By Susan Phillips.

Tragedy struck the small town of Humboldt, Saskatchewan, in 2018 when a bus carrying the Broncos junior hockey team smashed into a truck that ran a stop sign. The crash killed 16 young men and team staff, and injured 13 others.

Sylvie, a mom of two teenagers and the hairstylist who bleached the players’ hair for playoff games, was at home when she heard the news, and she messaged a friend. They both understood how deeply the tragedy would affect the community: everybody knows everybody in Humboldt. They set up a GoFundMe campaign, with a goal of raising $10,000, to help the affected players and families “with any expenses incurred.”

Overnight the campaign reached $80,000. A few weeks later, just before the campaign shut down, it raised $15.2 million from people in 87 countries – the largest crowdfunder in Canadian history.

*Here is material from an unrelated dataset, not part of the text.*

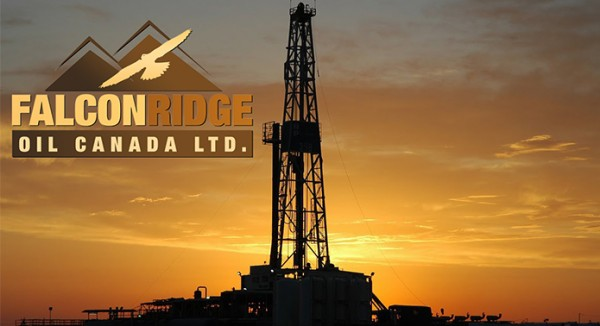 Falconridge Oil Technologies Corp. Up Strong Today – As Much as 128%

An overwhelmed Sylvie and her friend tried to figure out how to distribute the money

Humboldt had no existing philanthropic institutions that could assist. The nearest community foundation, in Saskatoon, had the mechanisms and experience, but as ‘outsiders’ they couldn’t help. Sylvie and her friend asked the Broncos Hockey Club to take charge of the fund, and its board set up a new nonprofit, the Humboldt Broncos Memorial Fund Inc. (HBMFI), to manage the distribution. Soon after, matters became divisive and nasty.

Several families complained about a lack of communication by the HBMFI board. But, as its board chair noted about the work: “It’s a volunteer position. I have a full-time job. I have a family… I can’t always be available to the families, and to respond to the families whenever they ask for something.”

Big questions loomed – as well as one answer, luckily

What to do? Who should receive the funds? Would all affected families get an equal share, or did those who lost a family member deserve more? What about the hospitals, air ambulance and mental health agencies that had provided assistance and care?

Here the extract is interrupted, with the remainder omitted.